Computing and Information Systems - Theses

Permanent URI for this collection

Search Results

Now showing 1 - 1 of 1
  • Item
    Thumbnail Image
    Optimisation of phasing: towards improved haplotype-based genetic investigations
    Al Bkhetan, Ziad ( 2020)
    Haplotype or phase information significantly adds to the ability to resolve genetic problems and is important to elucidate and interpret certain genetic basis underlying diseases or traits. The common approach to derive phase information is through computational haplotype phasing or estimation methods. Current developments in phasing have paved the way to widely use haplotype information in population genetic investigations. This PhD thesis explores various ways to utilise haplotype information effectively to conduct precise haplotype-based genetic investigations. It provides evidence of the important role of haplotypes to detect significant genetic associations with phenotypes that can be missed otherwise. In particular, it provides a comprehensive evaluation of state of art phasing approaches as well as different haplotype block determination methods (sliding window and through linkage disequilibrium). A rigorous analysis is conducted to improve phasing accuracy through a consensus haplotype estimator across datasets with different characteristics. Furthermore, phasing optimisation was utilised to develop a new approach to carry out haplotype-based Expression Quantitative Trait Loci (eQTL) analysis.
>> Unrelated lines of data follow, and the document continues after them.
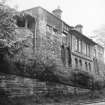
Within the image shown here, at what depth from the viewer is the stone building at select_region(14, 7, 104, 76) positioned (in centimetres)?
2050

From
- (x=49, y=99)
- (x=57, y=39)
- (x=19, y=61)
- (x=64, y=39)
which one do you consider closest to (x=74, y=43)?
(x=64, y=39)

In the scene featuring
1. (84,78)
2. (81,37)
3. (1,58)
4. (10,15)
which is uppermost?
(81,37)

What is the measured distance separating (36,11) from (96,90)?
36.6ft

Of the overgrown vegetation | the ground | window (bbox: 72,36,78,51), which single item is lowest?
the ground

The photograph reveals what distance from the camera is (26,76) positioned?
41.3ft

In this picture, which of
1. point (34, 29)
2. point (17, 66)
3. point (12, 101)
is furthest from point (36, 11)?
point (12, 101)

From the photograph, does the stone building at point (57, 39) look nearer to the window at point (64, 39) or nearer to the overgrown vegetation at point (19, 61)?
the window at point (64, 39)

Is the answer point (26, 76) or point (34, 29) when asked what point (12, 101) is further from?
point (34, 29)

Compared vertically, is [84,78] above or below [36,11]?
below

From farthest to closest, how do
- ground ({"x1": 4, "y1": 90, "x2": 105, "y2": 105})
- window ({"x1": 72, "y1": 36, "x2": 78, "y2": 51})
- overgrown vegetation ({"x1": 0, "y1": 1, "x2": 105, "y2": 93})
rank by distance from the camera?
1. window ({"x1": 72, "y1": 36, "x2": 78, "y2": 51})
2. ground ({"x1": 4, "y1": 90, "x2": 105, "y2": 105})
3. overgrown vegetation ({"x1": 0, "y1": 1, "x2": 105, "y2": 93})

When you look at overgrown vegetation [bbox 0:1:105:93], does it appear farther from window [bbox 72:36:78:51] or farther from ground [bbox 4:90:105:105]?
window [bbox 72:36:78:51]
The approach is assessed against genotype-based eQTL methods (both single and combinations of SNPs). The main contributions of this PhD study are: 1. Novel evaluations and comparisons for haplotype phasing considering the accuracy at block scale that is the most popular way to use phase information in genetic studies. 2. An improvement of phasing accuracy reaching 10% when using the proposed consensus approach. 3. The consensus approach leads to the highest accuracy genotype imputation performed via the well-known tools Minimac3, pbwt and Beagle5. 4. An approach for haplotype-based eQTL analysis, that is demonstrated to outperform standard eQTL methods when the causal genetic architecture involves multiple variations. Finally, the work in this PhD thesis highlights the fundamental role of haplotype information in genetic problems and provides guidance for other researchers interested in performing haplotype related investigations. Two tools (consHap and eQTLHap) are also released publicly with this PhD to support other research studies.